Let $f(x)= \frac{1}{\sqrt{x}}$ for $0 < x < 1$ . I am asked to show that for some enumeration on the rationals,

$$F(x)= \sum_{n=1}^{\infty} 2^{-n} f(x - r_n)$$ is integrable.

$\textbf{My Attempt}$ Let $$F_n (x) = \sum_{k=1}^{n} 2^{-k}f(x-r_k)$$ Then $F_n(x)$ is a monotone increasing sequence of measurable functions which converges to $F(x)$. Thus by the Monotone Convergence Theorem we have that $$ \lim_{n \to \infty} \int_{0}^{1} \sum_{k=1}^{n} 2^{-k}f(x-r_k) = \lim_{n \to \infty} \sum_{k=1}^n 2^{-k} \int_{0}^{1} f(x - r_k)$$

I know that $\int_{0}^{1} f(x)= 2$, when evaluating the improper Riemann integral. How do I translate this to Lebesgue integration to finish my proof?

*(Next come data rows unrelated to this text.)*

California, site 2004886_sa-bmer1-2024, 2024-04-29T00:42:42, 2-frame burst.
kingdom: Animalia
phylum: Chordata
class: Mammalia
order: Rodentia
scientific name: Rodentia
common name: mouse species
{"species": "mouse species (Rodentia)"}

$f$ is Riemann integrable on $[n^{-1},1]$ for all $n$. So the Lebesgue integral $\int_{n^{-1}}^1 f(x)$ exists, and equals the Riemann integral. Now use the monotone convergence theorem on the sequence $f\cdot\chi_{[n^{-1},1]}$ to get the Lebesgue integral of $f$ over $[0,1]$.